■ Document segment:
Race Report--Sinjin and the Breck Epic

August 21, 2023
Race Report--Sinjin and the Breck Epic



August 21, 2023

Greetings Catacombs Family—

Most of us at Catacombs Fitness do what we do in the gym to be better at life. Some of us use our fitness to play in the outdoors; others of us use it to wrangle kids or stave on the effects of aging. I love hearing our members’ stories of adventure and tests of fitness from the outside world.

One of our longtime members, Sinjin, just completed the Breck Epic 3-day mountain bike stage race. We are so proud of his preparation, consistency, and commitment. Read on for his story.

I got my first mountain bike at 14 years old. As a kid growing up in the fruit growing town of Paonia, Colorado, the idea of a bike that could help me escape teenage angst and explore the many ditch roads, forest service trails, and deer tracks surrounding my childhood home was this kid’s dream come true. Mountain biking was in its infancy, as Marin County, California and nearby Crested Butte were emerging as the hubs for gritty hippies building klunker bikes out of old Schwinn frames with fat tires and beartrap pedals that could deal with this expanded, rocky terrain. As I got older, I idolized groundbreaking racers like Greg Herbold, Julie Furtado, Missy Giove and yes, Ned Overend as they took the sport from a bunch of thrill-seekers on two wheels to legit international cycling powerhouses.

■ Data shown:

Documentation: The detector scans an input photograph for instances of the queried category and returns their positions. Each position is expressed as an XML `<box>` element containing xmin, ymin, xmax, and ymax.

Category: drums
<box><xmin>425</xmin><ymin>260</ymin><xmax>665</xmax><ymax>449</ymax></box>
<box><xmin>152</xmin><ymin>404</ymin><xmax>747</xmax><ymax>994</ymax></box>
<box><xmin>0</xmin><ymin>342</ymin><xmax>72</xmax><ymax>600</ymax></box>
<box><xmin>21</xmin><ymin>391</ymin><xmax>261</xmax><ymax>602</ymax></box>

■ Task 1: List every racer the race report says the writer idolized while growing up.
■ Task 2: According to the race report, how old was the writer when he got his first mountain bike?
■ Task 3: Repeat the race report word for word, starting at "One of our longtime" and ending at "for his story.".
Draw only on the race report, not on the material.

■ Answer 1: Greg Herbold, Julie Furtado, Missy Giove, Ned Overend

■ Answer 2: 14 years old

■ Answer 3:
One of our longtime members, Sinjin, just completed the Breck Epic 3-day mountain bike stage race. We are so proud of his preparation, consistency, and commitment. Read on for his story.